→ CHALLENGE: Beginning with the line that holds "How large a", set down each line of the data below through the very last, exactly as given, and nothing beyond that.

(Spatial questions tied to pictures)
┄┄┄┄┄┄┄┄┄┄

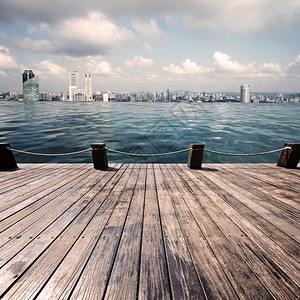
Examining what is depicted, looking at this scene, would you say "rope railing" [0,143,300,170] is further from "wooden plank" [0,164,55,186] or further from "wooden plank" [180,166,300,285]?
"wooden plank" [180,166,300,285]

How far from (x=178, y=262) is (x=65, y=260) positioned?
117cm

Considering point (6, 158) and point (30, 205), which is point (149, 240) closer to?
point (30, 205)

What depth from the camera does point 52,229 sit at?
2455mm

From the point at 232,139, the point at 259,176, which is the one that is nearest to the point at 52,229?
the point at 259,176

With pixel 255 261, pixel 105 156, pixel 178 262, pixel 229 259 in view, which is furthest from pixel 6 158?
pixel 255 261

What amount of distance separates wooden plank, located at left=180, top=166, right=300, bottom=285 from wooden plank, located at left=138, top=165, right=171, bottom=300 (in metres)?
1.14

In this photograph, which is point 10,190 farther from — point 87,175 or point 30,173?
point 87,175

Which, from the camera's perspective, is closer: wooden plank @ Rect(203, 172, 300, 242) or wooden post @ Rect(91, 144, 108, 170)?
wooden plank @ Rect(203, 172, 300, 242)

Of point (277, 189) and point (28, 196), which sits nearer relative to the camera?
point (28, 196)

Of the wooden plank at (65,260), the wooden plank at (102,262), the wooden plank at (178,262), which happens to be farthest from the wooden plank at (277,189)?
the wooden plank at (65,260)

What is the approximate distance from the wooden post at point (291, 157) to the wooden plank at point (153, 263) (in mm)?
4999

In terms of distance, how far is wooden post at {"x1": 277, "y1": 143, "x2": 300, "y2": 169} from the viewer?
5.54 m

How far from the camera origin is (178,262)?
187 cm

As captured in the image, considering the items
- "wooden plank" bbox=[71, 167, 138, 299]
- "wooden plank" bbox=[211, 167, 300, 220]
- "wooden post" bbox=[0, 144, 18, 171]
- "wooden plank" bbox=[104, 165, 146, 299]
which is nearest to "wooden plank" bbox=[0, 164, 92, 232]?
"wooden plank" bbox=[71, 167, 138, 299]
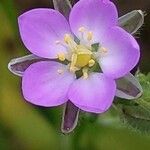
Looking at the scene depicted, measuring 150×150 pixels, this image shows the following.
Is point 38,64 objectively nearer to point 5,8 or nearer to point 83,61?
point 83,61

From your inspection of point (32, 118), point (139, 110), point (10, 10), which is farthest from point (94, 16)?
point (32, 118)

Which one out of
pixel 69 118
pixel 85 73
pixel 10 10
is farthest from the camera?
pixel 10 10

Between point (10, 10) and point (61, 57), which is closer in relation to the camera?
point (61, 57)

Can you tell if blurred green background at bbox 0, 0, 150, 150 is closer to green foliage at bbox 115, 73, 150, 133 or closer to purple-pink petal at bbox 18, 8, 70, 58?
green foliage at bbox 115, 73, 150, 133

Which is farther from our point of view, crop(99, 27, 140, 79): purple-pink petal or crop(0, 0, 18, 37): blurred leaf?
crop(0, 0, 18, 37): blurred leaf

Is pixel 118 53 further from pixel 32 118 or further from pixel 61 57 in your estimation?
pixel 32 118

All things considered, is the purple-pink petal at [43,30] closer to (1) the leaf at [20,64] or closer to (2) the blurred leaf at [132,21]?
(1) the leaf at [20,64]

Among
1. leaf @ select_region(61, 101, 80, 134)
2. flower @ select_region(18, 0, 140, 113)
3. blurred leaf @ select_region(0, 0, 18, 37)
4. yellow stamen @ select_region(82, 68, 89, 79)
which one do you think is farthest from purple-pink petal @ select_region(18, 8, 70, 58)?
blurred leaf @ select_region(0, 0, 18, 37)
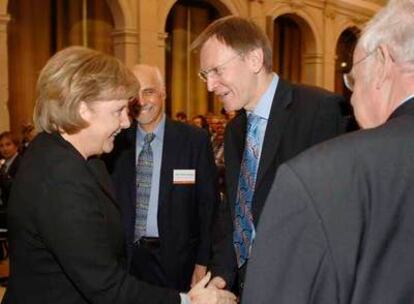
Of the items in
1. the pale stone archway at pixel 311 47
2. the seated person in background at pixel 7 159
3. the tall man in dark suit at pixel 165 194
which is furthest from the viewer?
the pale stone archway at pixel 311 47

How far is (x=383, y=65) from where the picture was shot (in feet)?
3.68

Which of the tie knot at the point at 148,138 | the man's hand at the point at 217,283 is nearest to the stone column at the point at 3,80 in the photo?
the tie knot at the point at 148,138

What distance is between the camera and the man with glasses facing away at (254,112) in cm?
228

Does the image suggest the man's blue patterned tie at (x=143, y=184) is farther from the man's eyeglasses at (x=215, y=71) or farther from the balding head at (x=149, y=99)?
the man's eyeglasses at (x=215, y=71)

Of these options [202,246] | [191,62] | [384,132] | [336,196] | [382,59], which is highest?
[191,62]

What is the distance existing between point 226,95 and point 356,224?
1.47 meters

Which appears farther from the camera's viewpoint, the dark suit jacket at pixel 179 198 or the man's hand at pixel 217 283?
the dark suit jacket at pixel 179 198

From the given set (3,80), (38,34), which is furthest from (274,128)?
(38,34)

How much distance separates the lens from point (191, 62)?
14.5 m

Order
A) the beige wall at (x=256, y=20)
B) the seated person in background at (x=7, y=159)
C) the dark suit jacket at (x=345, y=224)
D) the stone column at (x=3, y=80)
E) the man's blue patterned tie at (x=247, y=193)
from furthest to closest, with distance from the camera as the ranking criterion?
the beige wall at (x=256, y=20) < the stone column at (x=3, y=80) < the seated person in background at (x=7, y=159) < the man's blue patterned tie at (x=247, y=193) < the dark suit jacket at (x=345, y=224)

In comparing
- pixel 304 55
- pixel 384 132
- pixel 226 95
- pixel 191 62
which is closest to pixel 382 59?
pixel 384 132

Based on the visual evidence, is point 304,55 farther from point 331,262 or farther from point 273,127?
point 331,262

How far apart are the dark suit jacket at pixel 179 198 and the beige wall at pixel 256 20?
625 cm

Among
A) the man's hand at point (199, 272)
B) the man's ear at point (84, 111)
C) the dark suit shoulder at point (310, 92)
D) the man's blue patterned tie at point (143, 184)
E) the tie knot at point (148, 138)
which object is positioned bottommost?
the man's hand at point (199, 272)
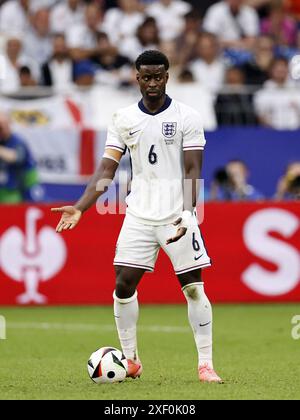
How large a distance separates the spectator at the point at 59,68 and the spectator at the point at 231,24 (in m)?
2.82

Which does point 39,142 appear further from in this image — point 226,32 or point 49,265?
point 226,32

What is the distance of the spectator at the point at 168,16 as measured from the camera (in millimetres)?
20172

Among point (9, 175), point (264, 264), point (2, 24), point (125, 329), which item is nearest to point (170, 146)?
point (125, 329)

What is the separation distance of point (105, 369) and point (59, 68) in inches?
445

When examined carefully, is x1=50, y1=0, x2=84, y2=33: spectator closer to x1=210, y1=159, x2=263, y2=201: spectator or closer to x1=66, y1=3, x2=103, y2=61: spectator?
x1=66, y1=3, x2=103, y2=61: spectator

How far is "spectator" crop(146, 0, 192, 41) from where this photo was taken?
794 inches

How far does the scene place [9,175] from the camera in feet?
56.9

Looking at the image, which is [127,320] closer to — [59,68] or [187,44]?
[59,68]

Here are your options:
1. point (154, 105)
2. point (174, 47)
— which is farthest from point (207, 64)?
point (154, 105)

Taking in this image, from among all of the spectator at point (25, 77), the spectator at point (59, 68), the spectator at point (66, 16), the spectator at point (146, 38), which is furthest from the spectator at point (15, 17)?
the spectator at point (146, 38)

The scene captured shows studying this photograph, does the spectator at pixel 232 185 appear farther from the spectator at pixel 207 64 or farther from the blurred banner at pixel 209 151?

┄┄┄┄┄┄┄┄┄┄

→ RESULT:
How large a distance separates the spectator at the point at 59,68 and the spectator at the point at 231,24 (in m)?
2.82

Which does point 39,142 appear further from in this image — point 226,32 or point 49,265?
point 226,32

What is the distance of the spectator at the point at 168,16 as measured from the camera (in millimetres)?
20172

Among point (9, 175), point (264, 264), point (2, 24), point (125, 329), which item is nearest to point (170, 146)?
point (125, 329)

What is the separation distance of point (105, 369) and point (59, 68) in inches?
445

When examined carefully, is x1=50, y1=0, x2=84, y2=33: spectator closer to x1=210, y1=159, x2=263, y2=201: spectator or closer to x1=66, y1=3, x2=103, y2=61: spectator?
x1=66, y1=3, x2=103, y2=61: spectator

How far is "spectator" crop(146, 0, 192, 41) from where this photo was taken?
794 inches

How far does the scene place [9,175] from the camera in feet?
56.9

Looking at the image, which is [127,320] closer to — [59,68] or [187,44]?
[59,68]

Here are your options:
1. point (154, 105)
2. point (174, 47)
— which is farthest from point (207, 64)?
point (154, 105)

Taking in this image, from among all of the spectator at point (25, 77), the spectator at point (59, 68), the spectator at point (66, 16), the spectator at point (146, 38), which is furthest from the spectator at point (15, 17)?
the spectator at point (146, 38)

The scene captured shows studying this photograph, does the spectator at pixel 232 185 appear farther from the spectator at pixel 207 64 or farther from the blurred banner at pixel 209 151?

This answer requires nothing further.